→ TO BE DONE
Format the lines of the listing from the line containing "Observing the image" through the end of the listing, both ends included, as a Markdown table with the columns "No." and "Line", omitting blank lines.

(Spatial questions linked to pictures)
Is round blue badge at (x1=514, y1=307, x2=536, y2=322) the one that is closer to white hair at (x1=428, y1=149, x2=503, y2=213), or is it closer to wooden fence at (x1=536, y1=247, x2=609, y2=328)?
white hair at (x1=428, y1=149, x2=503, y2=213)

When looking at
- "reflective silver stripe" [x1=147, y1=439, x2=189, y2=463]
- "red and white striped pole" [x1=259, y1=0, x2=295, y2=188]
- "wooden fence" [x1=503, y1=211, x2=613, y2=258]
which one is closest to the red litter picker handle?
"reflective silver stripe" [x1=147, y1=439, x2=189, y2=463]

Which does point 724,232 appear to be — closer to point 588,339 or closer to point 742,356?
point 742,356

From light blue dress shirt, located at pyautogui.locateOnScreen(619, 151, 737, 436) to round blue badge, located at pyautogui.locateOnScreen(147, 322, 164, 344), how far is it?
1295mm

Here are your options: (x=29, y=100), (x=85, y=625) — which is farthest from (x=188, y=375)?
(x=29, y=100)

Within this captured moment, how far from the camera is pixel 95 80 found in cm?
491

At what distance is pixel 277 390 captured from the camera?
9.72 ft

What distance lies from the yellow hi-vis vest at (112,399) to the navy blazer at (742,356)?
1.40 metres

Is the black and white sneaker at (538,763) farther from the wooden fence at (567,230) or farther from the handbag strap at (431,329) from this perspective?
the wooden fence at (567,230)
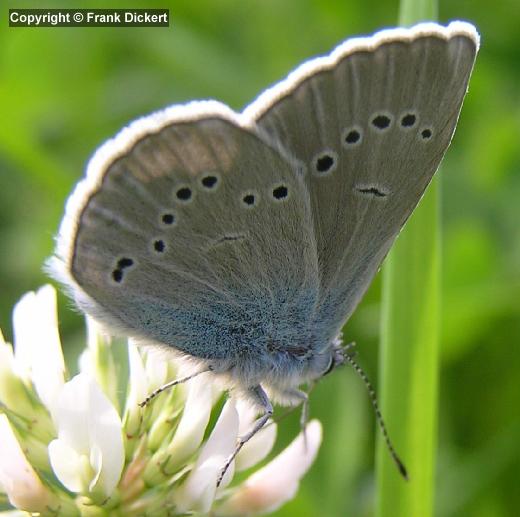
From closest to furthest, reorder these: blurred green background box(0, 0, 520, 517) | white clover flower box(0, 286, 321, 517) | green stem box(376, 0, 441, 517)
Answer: white clover flower box(0, 286, 321, 517) < green stem box(376, 0, 441, 517) < blurred green background box(0, 0, 520, 517)

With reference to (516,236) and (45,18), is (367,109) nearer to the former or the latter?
(516,236)

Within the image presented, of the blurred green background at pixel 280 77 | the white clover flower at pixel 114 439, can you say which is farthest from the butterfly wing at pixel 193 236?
the blurred green background at pixel 280 77

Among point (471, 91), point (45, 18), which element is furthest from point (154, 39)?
point (471, 91)

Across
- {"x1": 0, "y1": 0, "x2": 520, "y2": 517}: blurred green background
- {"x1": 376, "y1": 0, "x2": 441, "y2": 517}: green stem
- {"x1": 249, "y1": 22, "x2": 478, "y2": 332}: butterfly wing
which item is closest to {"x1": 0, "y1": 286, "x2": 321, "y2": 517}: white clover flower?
{"x1": 376, "y1": 0, "x2": 441, "y2": 517}: green stem

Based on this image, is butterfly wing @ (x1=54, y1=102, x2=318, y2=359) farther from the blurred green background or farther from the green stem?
the blurred green background

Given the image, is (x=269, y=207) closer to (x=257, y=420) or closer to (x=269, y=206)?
(x=269, y=206)

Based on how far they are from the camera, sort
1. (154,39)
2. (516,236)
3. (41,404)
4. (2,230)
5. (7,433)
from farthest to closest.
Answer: (154,39), (2,230), (516,236), (41,404), (7,433)

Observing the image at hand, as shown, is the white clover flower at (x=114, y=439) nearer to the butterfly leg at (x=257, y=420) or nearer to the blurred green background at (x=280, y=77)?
the butterfly leg at (x=257, y=420)

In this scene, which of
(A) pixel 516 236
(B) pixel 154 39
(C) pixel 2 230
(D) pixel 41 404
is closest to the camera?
(D) pixel 41 404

→ FINAL RESULT
| No. | Line |
|---|---|
| 1 | Observing the image at hand, as shown, is the white clover flower at (x=114, y=439) nearer to the butterfly leg at (x=257, y=420) or nearer to the blurred green background at (x=280, y=77)? |
| 2 | the butterfly leg at (x=257, y=420) |
| 3 | In this scene, which of |
| 4 | (A) pixel 516 236 |
| 5 | (B) pixel 154 39 |
| 6 | (C) pixel 2 230 |
| 7 | (D) pixel 41 404 |
| 8 | is closest to the camera? |
| 9 | (D) pixel 41 404 |